Human-Machine Collaboration for Fast Land Cover Mapping (Papers Track)

Caleb Robinson (Georgia Institute of Technology); Anthony Ortiz (University of Texas at El Paso); Nikolay Malkin (Yale University); Blake Elias (Microsoft); Andi Peng (Microsoft); Dan Morris (Microsoft); Bistra Dilkina (University of Southern California); Nebojsa Jojic (Microsoft Research)

Cite
Ecosystems & Biodiversity Land Use

Abstract

We propose incorporating human labelers in a model fine-tuning system that provides immediate user feedback. In our framework, human labelers can interactively query model predictions on unlabeled data, choose which data to label, and see the resulting effect on the model's predictions. This bi-directional feedback loop allows humans to learn how the model responds to new data. Our hypothesis is that this rich feedback allows human labelers to create mental models that enable them to better choose which biases to introduce to the model. We implement this framework for fine-tuning high-resolution land cover segmentation models and evaluate it against traditional active learning based approaches.

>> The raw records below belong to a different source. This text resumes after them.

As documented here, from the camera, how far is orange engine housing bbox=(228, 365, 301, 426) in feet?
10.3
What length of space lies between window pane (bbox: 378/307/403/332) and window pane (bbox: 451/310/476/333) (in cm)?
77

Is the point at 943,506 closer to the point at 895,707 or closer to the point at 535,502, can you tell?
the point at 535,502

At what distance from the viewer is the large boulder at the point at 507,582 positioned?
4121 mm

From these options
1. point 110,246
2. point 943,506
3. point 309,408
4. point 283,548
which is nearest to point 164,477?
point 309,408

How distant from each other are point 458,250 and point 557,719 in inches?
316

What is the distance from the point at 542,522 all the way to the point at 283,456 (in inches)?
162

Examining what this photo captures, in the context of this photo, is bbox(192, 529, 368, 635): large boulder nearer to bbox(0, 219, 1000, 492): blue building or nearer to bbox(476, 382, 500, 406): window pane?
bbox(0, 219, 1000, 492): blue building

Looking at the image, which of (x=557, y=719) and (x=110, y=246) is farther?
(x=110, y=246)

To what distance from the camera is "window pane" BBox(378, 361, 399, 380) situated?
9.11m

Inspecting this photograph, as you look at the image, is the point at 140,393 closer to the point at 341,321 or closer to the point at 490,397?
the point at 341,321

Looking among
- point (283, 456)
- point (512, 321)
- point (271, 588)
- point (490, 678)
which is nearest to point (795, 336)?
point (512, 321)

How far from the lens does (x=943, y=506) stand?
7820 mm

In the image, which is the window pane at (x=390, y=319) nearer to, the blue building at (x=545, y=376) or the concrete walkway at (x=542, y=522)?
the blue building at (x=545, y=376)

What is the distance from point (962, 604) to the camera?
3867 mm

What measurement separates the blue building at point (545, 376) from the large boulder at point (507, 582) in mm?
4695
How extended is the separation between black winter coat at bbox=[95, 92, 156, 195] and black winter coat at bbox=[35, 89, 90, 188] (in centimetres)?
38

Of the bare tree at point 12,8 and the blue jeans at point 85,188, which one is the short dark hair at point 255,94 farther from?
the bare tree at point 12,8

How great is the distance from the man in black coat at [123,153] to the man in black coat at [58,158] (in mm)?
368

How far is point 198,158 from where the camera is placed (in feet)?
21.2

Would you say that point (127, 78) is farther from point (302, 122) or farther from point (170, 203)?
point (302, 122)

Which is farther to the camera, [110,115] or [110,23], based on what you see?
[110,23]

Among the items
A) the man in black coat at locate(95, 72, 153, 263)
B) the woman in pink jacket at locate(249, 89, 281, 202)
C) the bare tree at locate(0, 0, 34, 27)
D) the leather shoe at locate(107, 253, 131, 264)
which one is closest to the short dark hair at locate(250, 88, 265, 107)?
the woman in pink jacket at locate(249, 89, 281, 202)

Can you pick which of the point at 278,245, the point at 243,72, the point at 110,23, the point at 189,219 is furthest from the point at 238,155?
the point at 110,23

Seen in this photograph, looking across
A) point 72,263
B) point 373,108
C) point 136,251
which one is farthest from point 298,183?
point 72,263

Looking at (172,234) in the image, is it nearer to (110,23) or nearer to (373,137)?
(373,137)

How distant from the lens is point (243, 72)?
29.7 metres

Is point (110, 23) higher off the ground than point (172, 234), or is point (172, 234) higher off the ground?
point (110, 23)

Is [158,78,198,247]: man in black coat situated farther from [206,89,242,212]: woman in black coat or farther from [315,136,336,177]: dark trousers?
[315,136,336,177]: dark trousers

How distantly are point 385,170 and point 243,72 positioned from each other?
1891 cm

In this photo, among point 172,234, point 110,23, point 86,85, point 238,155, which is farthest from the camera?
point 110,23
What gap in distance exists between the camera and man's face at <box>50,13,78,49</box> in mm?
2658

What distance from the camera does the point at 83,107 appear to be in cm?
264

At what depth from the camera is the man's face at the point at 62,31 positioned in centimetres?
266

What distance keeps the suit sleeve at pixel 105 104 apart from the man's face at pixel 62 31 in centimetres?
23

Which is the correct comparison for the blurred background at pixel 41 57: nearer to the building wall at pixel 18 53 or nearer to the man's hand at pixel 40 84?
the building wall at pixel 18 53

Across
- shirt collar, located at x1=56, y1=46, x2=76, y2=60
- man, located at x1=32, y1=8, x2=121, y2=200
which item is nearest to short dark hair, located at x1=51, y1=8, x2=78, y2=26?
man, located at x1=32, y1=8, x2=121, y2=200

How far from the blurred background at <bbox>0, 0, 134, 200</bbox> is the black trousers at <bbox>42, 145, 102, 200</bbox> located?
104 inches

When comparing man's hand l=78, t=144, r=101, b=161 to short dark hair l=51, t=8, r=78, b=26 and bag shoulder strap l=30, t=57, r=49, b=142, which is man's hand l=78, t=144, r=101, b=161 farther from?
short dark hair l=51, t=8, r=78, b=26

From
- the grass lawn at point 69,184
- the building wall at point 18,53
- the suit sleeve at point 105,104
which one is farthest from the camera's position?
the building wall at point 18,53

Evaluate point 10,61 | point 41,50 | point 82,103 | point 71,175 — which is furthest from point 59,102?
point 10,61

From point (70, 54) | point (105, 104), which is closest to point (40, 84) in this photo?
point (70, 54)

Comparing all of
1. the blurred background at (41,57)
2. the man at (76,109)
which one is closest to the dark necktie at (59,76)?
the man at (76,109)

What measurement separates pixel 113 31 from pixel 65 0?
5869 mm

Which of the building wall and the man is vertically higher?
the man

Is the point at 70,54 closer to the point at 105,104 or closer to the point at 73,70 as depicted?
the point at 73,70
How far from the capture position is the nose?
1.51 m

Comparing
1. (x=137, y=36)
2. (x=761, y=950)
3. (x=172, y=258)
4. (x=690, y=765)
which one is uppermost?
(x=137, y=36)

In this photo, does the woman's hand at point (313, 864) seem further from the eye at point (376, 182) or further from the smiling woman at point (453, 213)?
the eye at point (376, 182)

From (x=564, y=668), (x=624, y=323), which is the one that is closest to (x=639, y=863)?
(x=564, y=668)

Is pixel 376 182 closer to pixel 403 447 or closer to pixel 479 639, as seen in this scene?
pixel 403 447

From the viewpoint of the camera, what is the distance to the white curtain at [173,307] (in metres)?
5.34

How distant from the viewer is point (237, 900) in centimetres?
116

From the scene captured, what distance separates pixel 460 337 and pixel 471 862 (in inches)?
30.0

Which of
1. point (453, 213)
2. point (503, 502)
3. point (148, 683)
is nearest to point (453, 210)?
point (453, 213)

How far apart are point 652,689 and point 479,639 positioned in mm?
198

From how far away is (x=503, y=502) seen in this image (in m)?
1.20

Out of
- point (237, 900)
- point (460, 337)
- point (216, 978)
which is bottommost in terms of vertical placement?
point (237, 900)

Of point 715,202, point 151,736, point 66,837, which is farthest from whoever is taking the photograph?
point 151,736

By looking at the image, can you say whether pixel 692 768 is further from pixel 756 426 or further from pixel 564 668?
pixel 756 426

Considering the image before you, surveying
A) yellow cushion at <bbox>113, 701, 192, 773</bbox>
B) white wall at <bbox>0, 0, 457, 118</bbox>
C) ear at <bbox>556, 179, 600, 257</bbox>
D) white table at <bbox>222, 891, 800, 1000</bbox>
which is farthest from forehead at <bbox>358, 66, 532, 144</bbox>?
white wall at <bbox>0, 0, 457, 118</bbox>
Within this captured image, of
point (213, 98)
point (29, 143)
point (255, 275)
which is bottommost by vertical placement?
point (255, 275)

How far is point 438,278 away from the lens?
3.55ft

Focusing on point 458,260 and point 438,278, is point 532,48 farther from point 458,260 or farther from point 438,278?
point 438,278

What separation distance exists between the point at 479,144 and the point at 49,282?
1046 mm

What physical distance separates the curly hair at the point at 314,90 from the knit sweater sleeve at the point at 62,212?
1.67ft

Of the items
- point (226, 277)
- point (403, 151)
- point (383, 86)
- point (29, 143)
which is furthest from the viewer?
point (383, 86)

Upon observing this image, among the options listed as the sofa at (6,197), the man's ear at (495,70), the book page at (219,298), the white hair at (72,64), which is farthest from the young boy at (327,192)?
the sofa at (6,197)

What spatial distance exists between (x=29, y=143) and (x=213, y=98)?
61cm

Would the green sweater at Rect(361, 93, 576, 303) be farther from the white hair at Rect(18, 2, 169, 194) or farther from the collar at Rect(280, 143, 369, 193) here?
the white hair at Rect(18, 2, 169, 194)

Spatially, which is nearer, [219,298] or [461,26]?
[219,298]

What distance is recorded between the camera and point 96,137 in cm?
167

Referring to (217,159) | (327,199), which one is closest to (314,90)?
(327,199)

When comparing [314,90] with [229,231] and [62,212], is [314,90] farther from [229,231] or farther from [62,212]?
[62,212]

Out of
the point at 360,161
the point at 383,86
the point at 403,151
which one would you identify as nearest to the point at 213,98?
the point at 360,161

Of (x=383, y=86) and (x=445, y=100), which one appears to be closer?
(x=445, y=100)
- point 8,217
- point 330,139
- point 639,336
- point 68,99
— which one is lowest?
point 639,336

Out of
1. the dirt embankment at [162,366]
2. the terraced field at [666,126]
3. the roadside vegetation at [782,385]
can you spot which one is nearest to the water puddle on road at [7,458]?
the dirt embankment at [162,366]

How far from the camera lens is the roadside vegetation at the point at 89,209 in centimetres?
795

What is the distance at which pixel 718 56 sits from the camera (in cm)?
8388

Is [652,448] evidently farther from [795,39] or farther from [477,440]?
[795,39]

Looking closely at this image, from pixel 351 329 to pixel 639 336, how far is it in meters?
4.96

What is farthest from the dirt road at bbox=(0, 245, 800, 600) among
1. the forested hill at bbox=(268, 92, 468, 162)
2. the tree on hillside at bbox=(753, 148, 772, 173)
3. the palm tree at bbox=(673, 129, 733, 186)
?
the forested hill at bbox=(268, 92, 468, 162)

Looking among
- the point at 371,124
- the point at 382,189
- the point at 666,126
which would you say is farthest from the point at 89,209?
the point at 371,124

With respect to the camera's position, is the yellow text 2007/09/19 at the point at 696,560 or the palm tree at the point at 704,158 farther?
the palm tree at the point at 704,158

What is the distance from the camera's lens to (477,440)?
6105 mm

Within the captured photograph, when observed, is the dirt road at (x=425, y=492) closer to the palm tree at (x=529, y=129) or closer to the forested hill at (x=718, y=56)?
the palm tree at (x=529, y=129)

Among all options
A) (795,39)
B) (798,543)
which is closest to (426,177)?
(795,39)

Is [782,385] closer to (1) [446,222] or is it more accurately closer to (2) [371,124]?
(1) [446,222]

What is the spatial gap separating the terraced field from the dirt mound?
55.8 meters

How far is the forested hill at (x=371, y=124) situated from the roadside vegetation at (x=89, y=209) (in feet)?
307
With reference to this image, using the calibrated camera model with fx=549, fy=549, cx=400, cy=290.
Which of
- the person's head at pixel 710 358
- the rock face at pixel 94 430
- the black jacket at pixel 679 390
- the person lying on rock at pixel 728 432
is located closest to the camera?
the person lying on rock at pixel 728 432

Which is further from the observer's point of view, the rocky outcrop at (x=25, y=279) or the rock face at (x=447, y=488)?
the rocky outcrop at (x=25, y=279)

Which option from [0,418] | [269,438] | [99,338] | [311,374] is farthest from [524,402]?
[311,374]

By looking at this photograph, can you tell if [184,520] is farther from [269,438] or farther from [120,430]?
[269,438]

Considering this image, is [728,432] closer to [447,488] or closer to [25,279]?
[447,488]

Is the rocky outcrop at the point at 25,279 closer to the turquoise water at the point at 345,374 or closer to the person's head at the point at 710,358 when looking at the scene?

More specifically, we fine-tune a deep neural network -- trained to segment high-resolution aerial imagery into different land cover classes in Maryland, USA -- to a new spatial area in New York, USA. We find that the tight loop turns the algorithm and the human operator into a hybrid system that can produce land cover maps of large areas more efficiently than the traditional workflows.